:: Required work ::
1/ In the article on energy prices below, list each part of the "triple whammy" that Ed Miliband warned some families faced.
2/ Carry on the article on energy prices below, picking up after its final sentence.

:: Text provided ::
- - -
Kwasi Kwarteng has insisted there is “absolutely no question of the lights going out” this winter, as he said the government will not be bailing out failed energy companies due to the escalating price of gas.
Seeking to allay fears after crisis talks with the industry, the business secretary also dismissed “alarmist, unhelpful and completely misguided” suggestions of three-day working week or people being unable to heat homes.
Insisting Britain had “sufficient capacity”, he also told MPs the energy price cap, would remain in place, saying: “It’s staying – it’s not going anywhere”.
His remarks came after No 10 said the government was “confident of the security of supply” and was not a cause for “immediate concern” when asked whether the country faced a “winter of discontent”.
Wholesale prices have spiked 250 per cent since the start of 2021 leading to calls for support from some in the energy industry and the collapse of some smaller firms.
But Mr Kwarteng insisted the government will “not be bailing out failed companies”, adding: “There will be no rewards for failure or mismanagement.
“The taxpayer should not be expected to prop up companies which have poor business models and are not resilient to fluctuations in price.”
However, with rising bills, and an imminent cut to universal credit for some of the lowest income families in the UK, the government is also facing further calls to re-think the decision to end the £20-per-week uplift.
Ed Miliband, the shadow business secretary, warned some families faced a “triple whammy” of fuel costs, the cutting of universal credit and the manifesto-busting decision earlier this month to hike national insurance tax.
“I want to make two points extremely clear,” Mr Kwarteng added in his statement. “Firstly I must stress that protecting consumers is our number one, our primary focus and will shape our entire approach to this important issue.
- - -
:: Source information ::
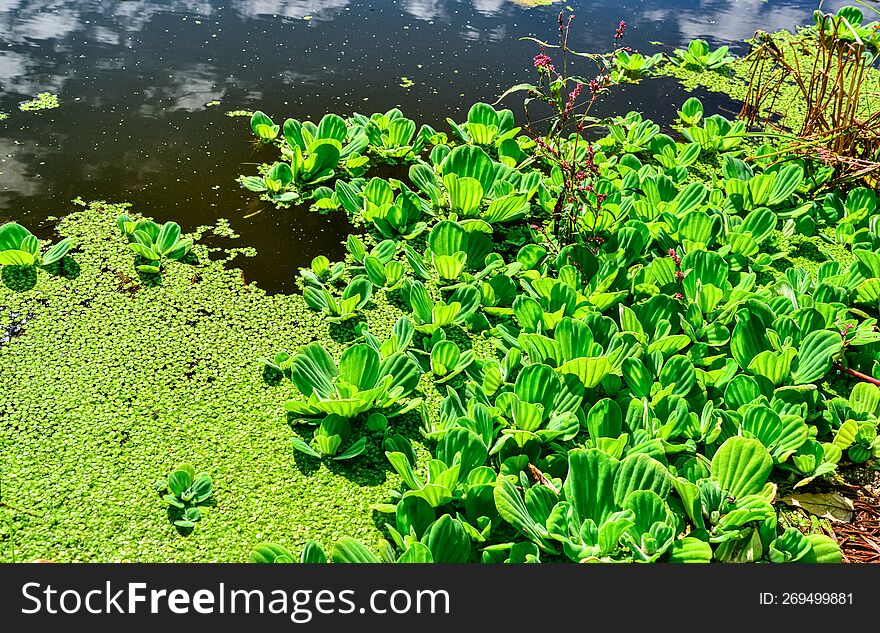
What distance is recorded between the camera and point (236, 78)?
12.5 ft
- - -
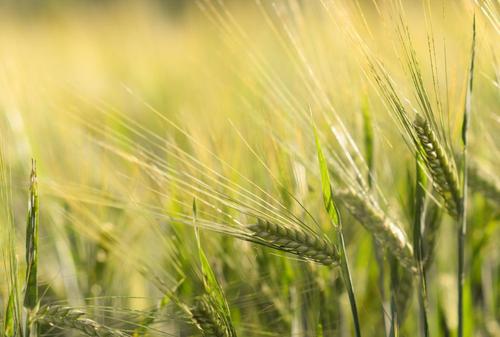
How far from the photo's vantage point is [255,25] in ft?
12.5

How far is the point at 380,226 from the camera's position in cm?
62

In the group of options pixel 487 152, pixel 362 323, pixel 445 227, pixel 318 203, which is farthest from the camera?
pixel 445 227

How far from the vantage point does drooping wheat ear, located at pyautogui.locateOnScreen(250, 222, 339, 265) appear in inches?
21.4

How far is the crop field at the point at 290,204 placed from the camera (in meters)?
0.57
- - -
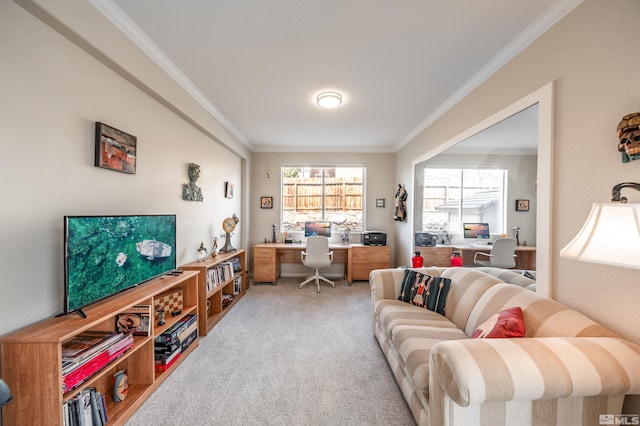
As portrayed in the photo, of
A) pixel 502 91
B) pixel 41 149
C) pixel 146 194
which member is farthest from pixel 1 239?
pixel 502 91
- - -
:: Results for each task ::
1/
- Fuel costs
- The cutting of universal credit
- The decision earlier this month to hike national insurance tax

2/
“Secondly, I also want to reassure the House that while the UK like other countries in Europe has been affected by global prices, Britain benefits from having a diverse range of gas supply sources.
“We have sufficient capacity, and more than sufficient capacity to meet demand and we do not expect supply emergencies to occur this winter.”
“There is absolutely no question of the lights going out or people being unable to heat their homes. There will be no three-day working weeks or a throw back to the 1970s – such thinking is alarmist, unhelpful and completely misguided,” he said.
The cabinet minister added that as economies re-open across the globe following the Covid-19 pandemic, “we are seeing a dramatic uptick in global gas demand” and “much faster” than anticipated.
Mr Kwarteng also told MPs he would making a joint statement later on Monday with the energy watchdog, Ofgem – a move that prompted criticism from the Commons speaker, Sir Lindsay Hoyle.
“If you want to make a statement afterwards, I’m hoping you’ve got it covered by someone making it at the same time [in the Commons],” the speaker said.“
This House deserves its respect. People here on all sides are elected, elected to hear from you to be told here first. Not second hand by the media. It’s not right, it’s not acceptable – we’re going to have to get this right.”